-- begin AVAILABLE RECORDS --

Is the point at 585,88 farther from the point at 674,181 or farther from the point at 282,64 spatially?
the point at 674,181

-- end AVAILABLE RECORDS --
-- begin AVAILABLE RECORDS --

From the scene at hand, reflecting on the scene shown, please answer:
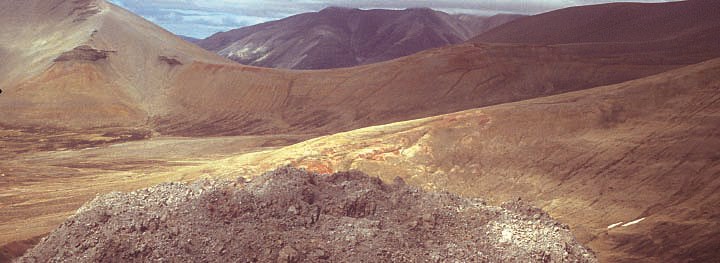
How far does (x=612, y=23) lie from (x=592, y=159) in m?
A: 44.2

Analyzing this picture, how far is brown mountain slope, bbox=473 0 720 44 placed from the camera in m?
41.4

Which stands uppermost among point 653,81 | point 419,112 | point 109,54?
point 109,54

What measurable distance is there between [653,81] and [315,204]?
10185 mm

-- end AVAILABLE RECORDS --
-- begin AVAILABLE RECORDS --

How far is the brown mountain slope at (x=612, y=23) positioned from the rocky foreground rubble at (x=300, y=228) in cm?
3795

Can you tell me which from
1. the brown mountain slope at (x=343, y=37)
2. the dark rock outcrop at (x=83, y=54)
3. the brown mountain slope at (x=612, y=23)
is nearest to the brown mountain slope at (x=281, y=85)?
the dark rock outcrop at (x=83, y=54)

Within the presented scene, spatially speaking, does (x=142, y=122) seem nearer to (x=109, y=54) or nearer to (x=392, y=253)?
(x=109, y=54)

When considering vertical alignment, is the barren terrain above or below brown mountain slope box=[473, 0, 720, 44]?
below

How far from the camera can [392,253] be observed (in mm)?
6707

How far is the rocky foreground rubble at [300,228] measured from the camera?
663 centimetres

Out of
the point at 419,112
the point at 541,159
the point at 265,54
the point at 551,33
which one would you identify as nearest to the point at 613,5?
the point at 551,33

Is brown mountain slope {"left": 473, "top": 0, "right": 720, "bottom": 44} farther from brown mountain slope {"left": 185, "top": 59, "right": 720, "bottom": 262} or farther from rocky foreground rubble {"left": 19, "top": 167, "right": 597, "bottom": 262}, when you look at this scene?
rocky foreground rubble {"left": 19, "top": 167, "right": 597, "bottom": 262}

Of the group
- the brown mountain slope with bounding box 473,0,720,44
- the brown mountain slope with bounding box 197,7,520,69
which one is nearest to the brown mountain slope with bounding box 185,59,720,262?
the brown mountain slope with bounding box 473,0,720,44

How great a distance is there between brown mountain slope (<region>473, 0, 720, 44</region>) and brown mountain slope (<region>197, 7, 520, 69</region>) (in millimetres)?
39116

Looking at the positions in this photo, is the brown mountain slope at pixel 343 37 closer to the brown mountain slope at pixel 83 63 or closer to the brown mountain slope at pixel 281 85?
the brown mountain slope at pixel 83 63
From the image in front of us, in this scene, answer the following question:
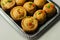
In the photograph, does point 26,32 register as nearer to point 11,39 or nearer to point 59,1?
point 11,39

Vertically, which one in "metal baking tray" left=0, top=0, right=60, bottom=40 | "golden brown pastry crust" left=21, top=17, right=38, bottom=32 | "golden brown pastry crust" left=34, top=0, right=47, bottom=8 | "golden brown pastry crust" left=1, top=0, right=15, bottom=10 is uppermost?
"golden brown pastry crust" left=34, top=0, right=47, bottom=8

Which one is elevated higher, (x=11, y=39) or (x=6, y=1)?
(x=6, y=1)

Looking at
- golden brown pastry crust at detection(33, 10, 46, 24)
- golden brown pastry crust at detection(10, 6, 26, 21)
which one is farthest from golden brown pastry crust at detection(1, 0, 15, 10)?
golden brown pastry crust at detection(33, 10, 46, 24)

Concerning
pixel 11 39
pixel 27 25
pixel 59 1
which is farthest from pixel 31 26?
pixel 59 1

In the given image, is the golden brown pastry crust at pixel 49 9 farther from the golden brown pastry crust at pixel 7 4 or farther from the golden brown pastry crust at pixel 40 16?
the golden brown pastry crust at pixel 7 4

-- end AVAILABLE RECORDS --

#### WHAT IS ASKED:
Pull out every line of the data above that contains the string "detection". The match is case-sensitive.

#### OUTPUT OF THE TASK:
- golden brown pastry crust at detection(33, 10, 46, 24)
- golden brown pastry crust at detection(10, 6, 26, 21)
which one is farthest from golden brown pastry crust at detection(1, 0, 15, 10)?
golden brown pastry crust at detection(33, 10, 46, 24)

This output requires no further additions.